↓↓↓

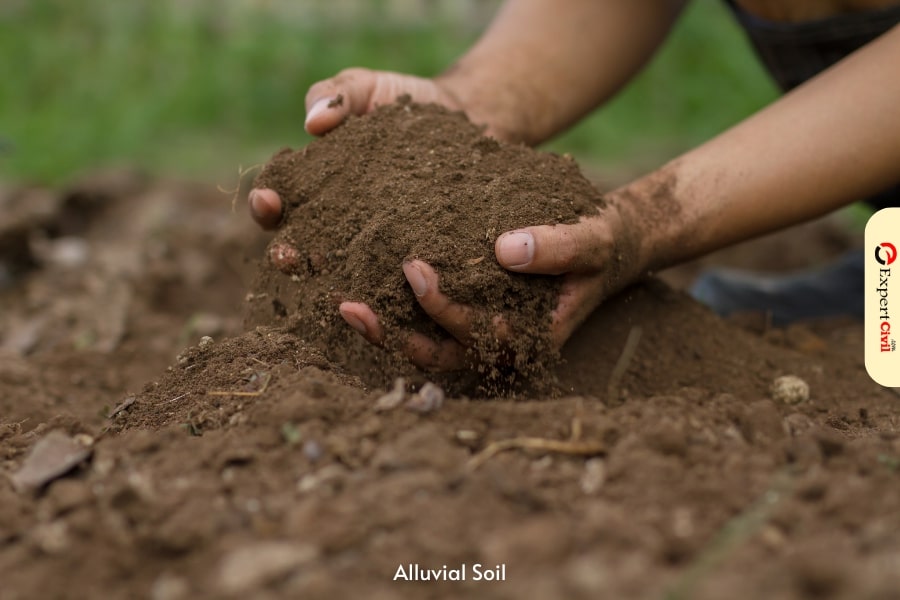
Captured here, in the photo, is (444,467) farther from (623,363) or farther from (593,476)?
(623,363)

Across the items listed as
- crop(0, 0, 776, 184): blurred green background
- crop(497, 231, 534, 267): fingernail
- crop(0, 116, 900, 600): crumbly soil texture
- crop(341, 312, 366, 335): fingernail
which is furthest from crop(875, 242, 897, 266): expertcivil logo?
crop(0, 0, 776, 184): blurred green background

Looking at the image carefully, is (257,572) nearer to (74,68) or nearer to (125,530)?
(125,530)

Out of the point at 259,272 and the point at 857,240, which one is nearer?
the point at 259,272

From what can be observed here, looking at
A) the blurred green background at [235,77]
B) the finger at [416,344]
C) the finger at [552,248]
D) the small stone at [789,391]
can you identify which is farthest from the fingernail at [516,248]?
the blurred green background at [235,77]

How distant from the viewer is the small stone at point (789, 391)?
1979 mm

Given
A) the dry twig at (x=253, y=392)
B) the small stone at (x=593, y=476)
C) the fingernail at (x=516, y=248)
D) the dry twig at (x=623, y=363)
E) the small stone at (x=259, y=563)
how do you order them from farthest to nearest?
the dry twig at (x=623, y=363)
the fingernail at (x=516, y=248)
the dry twig at (x=253, y=392)
the small stone at (x=593, y=476)
the small stone at (x=259, y=563)

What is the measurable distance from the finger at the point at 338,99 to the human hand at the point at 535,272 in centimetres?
57

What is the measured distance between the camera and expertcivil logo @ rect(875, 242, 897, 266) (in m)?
1.72

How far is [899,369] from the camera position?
1737 mm

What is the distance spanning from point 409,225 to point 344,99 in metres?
0.52

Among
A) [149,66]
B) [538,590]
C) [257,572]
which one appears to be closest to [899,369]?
[538,590]

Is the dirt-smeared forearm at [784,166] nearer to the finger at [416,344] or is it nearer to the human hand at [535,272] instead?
the human hand at [535,272]

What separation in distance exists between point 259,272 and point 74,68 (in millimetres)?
4939

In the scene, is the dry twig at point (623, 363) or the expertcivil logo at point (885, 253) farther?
the dry twig at point (623, 363)
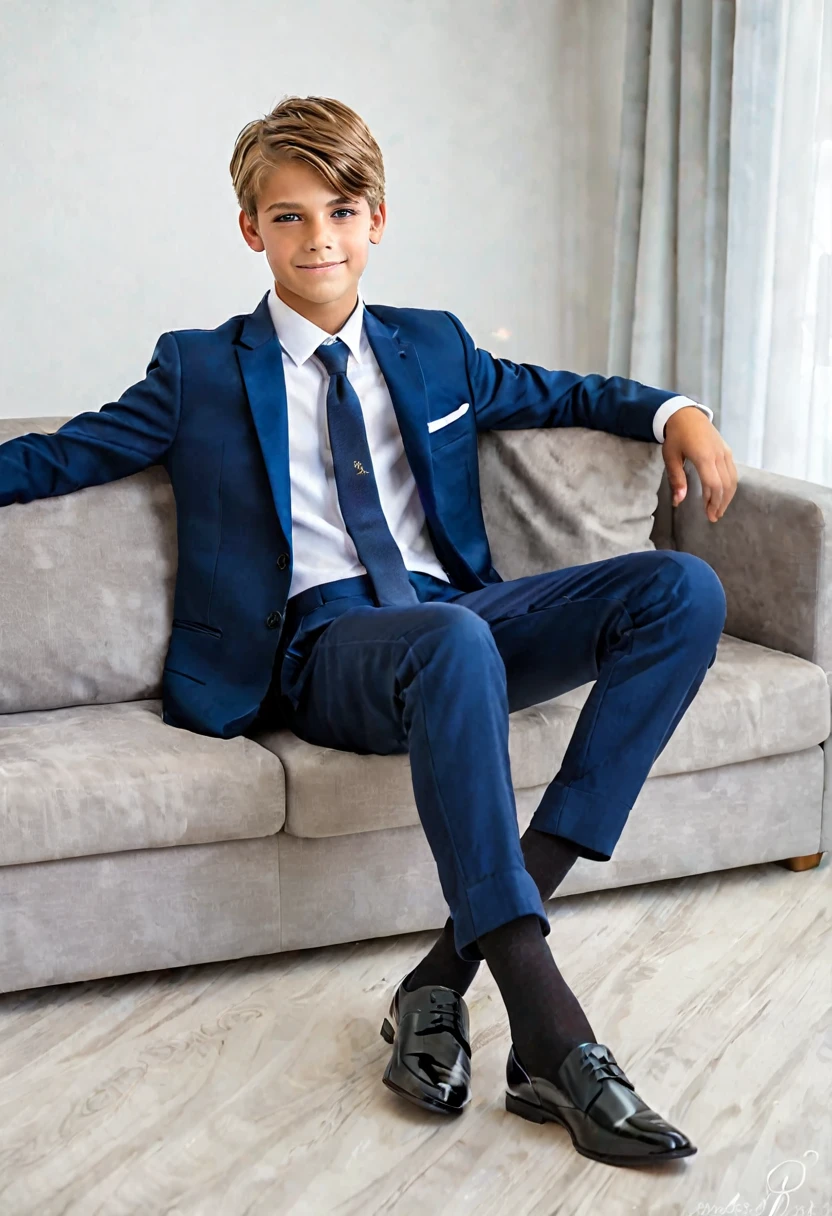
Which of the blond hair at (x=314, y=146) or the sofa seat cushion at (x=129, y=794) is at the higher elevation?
the blond hair at (x=314, y=146)

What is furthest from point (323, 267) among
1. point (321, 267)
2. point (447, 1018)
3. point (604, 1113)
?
point (604, 1113)

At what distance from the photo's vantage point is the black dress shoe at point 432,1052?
149cm

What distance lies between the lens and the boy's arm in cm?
209

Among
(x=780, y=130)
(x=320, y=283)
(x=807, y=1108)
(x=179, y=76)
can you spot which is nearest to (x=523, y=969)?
(x=807, y=1108)

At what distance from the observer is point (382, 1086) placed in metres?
1.58

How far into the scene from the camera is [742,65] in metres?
2.94

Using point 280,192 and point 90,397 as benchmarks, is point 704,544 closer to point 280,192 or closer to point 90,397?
point 280,192

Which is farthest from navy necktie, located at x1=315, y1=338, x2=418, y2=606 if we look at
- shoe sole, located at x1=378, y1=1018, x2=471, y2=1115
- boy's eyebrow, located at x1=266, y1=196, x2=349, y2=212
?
shoe sole, located at x1=378, y1=1018, x2=471, y2=1115


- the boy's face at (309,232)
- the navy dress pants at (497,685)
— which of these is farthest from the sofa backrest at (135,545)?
the boy's face at (309,232)

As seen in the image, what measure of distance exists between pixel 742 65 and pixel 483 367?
1.33 metres

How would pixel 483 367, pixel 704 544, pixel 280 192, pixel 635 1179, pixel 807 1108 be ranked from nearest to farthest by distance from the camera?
pixel 635 1179
pixel 807 1108
pixel 280 192
pixel 483 367
pixel 704 544

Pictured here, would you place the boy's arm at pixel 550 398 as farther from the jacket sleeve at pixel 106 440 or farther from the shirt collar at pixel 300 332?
the jacket sleeve at pixel 106 440

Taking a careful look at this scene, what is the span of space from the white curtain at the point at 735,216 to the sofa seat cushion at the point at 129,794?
→ 1.76 m

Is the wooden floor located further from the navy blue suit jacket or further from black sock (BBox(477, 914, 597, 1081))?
the navy blue suit jacket
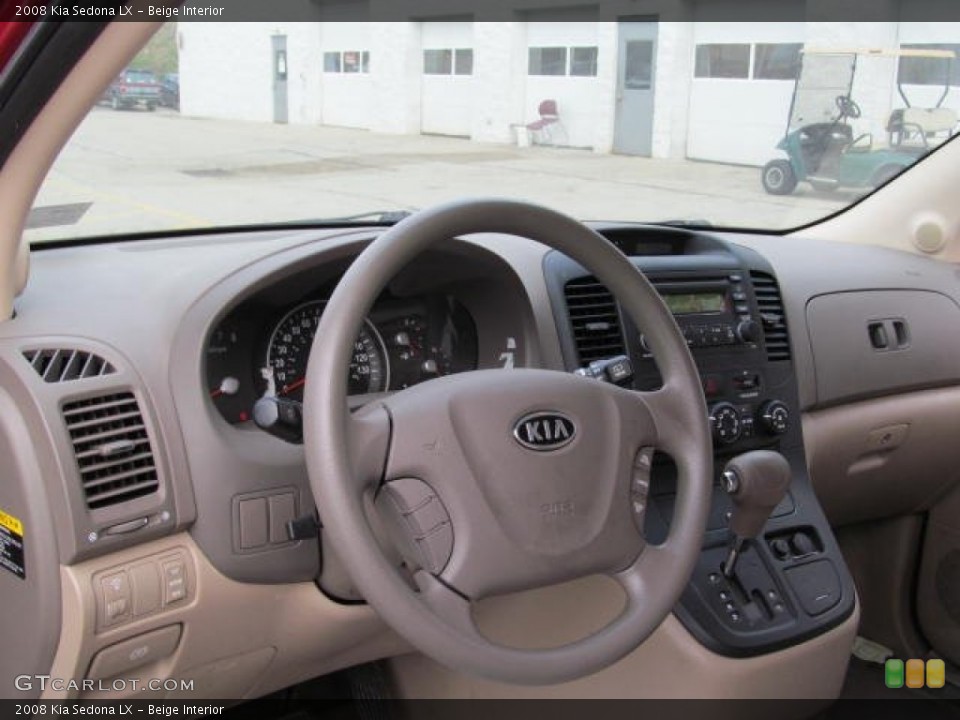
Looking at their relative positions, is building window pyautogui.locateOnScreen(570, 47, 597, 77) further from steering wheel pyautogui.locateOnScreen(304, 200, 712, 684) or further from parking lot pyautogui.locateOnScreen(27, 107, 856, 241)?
steering wheel pyautogui.locateOnScreen(304, 200, 712, 684)

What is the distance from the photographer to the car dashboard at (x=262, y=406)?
1.59m

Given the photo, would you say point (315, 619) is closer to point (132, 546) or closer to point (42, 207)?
point (132, 546)

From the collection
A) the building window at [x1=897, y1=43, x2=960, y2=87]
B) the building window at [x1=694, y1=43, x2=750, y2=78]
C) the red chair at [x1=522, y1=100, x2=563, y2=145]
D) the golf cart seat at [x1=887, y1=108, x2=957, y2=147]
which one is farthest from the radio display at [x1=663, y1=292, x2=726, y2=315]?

↑↑↑

● **What you should do**
Rewrite all of the data above as a JSON list of strings, with one string per line and blank lines left out. Leave the pictures out.

● **Solution below**
[
  "Captured here, in the photo, is (444,467) farther from (623,363) or farther from (593,476)?",
  "(623,363)",
  "Across the items listed as",
  "- crop(0, 0, 776, 184): blurred green background",
  "- crop(497, 231, 534, 267): fingernail",
  "- crop(0, 116, 900, 600): crumbly soil texture",
  "- crop(341, 312, 366, 335): fingernail",
  "which is furthest from crop(875, 242, 897, 266): expertcivil logo?",
  "crop(0, 0, 776, 184): blurred green background",
  "Looking at the image carefully, is (257,572) nearer to (74,68) or nearer to (125,530)?",
  "(125,530)",
  "Out of the point at 259,272 and the point at 857,240, which one is nearer?",
  "the point at 259,272",
  "From what can be observed here, looking at",
  "A) the blurred green background at [235,77]",
  "B) the finger at [416,344]",
  "C) the finger at [552,248]",
  "D) the small stone at [789,391]",
  "can you identify which is farthest from the fingernail at [516,248]?",
  "the blurred green background at [235,77]",
  "How distant from the viewer is the small stone at point (789, 391)?",
  "1979 mm",
  "Given",
  "A) the dry twig at (x=253, y=392)",
  "B) the small stone at (x=593, y=476)",
  "C) the fingernail at (x=516, y=248)",
  "D) the dry twig at (x=623, y=363)",
  "E) the small stone at (x=259, y=563)",
  "how do you order them from farthest to nearest?",
  "the dry twig at (x=623, y=363)",
  "the fingernail at (x=516, y=248)",
  "the dry twig at (x=253, y=392)",
  "the small stone at (x=593, y=476)",
  "the small stone at (x=259, y=563)",
  "What is the measurable distance from the finger at the point at 338,99 to the human hand at the point at 535,272 in centimetres?",
  "57",
  "What is the measured distance between the camera and expertcivil logo @ rect(875, 242, 897, 266) (in m)?",
  "1.72",
  "How far is [899,369] from the camera position?",
  "1737 mm",
  "What is the distance spanning from point 409,225 to point 344,99 in metres?",
  "0.52",
  "Among",
  "A) [149,66]",
  "B) [538,590]",
  "C) [257,572]",
  "which one appears to be closest to [899,369]?",
  "[538,590]",
  "Is the dirt-smeared forearm at [784,166] nearer to the finger at [416,344] or is it nearer to the human hand at [535,272] instead?",
  "the human hand at [535,272]",
  "What separation in distance exists between point 259,272 and point 74,68 (in millimetres)?",
  "4939",
  "In the scene, is the dry twig at point (623, 363) or the expertcivil logo at point (885, 253) farther?",
  "the dry twig at point (623, 363)",
  "Which of the blond hair at (x=314, y=146) or the sofa seat cushion at (x=129, y=794) is at the higher elevation?",
  "the blond hair at (x=314, y=146)",
  "What is furthest from point (323, 267) among",
  "1. point (321, 267)",
  "2. point (447, 1018)",
  "3. point (604, 1113)",
  "?",
  "point (604, 1113)",
  "At what distance from the photo's vantage point is the black dress shoe at point 432,1052?",
  "149cm",
  "What distance lies between the lens and the boy's arm in cm?",
  "209",
  "Among",
  "(x=780, y=130)",
  "(x=320, y=283)",
  "(x=807, y=1108)",
  "(x=179, y=76)",
  "can you spot which is nearest to (x=523, y=969)?",
  "(x=807, y=1108)",
  "At what distance from the observer is point (382, 1086) placed in metres?",
  "1.58",
  "How far into the scene from the camera is [742,65] in metres?",
  "2.94",
  "Using point 280,192 and point 90,397 as benchmarks, is point 704,544 closer to point 280,192 or closer to point 90,397?",
  "point 280,192",
  "Which is farthest from navy necktie, located at x1=315, y1=338, x2=418, y2=606 if we look at",
  "- shoe sole, located at x1=378, y1=1018, x2=471, y2=1115",
  "- boy's eyebrow, located at x1=266, y1=196, x2=349, y2=212",
  "?",
  "shoe sole, located at x1=378, y1=1018, x2=471, y2=1115",
  "- the boy's face at (309,232)",
  "- the navy dress pants at (497,685)",
  "— which of these is farthest from the sofa backrest at (135,545)?",
  "the boy's face at (309,232)",
  "As seen in the image, what measure of distance exists between pixel 742 65 and pixel 483 367?",
  "1.33 metres",
  "How would pixel 483 367, pixel 704 544, pixel 280 192, pixel 635 1179, pixel 807 1108 be ranked from nearest to farthest by distance from the camera?",
  "pixel 635 1179",
  "pixel 807 1108",
  "pixel 280 192",
  "pixel 483 367",
  "pixel 704 544",
  "Pictured here, would you place the boy's arm at pixel 550 398 as farther from the jacket sleeve at pixel 106 440 or farther from the shirt collar at pixel 300 332?",
  "the jacket sleeve at pixel 106 440",
  "Taking a careful look at this scene, what is the span of space from the white curtain at the point at 735,216 to the sofa seat cushion at the point at 129,794?",
  "→ 1.76 m",
  "Is the wooden floor located further from the navy blue suit jacket or further from black sock (BBox(477, 914, 597, 1081))?",
  "the navy blue suit jacket",
  "Looking at their relative positions, is building window pyautogui.locateOnScreen(570, 47, 597, 77) further from steering wheel pyautogui.locateOnScreen(304, 200, 712, 684) or further from parking lot pyautogui.locateOnScreen(27, 107, 856, 241)?",
  "steering wheel pyautogui.locateOnScreen(304, 200, 712, 684)",
  "What is the distance from the photographer to the car dashboard at (x=262, y=406)?",
  "1.59m",
  "Given the photo, would you say point (315, 619) is closer to point (132, 546) or closer to point (42, 207)?",
  "point (132, 546)",
  "From the collection",
  "A) the building window at [x1=897, y1=43, x2=960, y2=87]",
  "B) the building window at [x1=694, y1=43, x2=750, y2=78]",
  "C) the red chair at [x1=522, y1=100, x2=563, y2=145]",
  "D) the golf cart seat at [x1=887, y1=108, x2=957, y2=147]",
  "which one is farthest from the radio display at [x1=663, y1=292, x2=726, y2=315]?"
]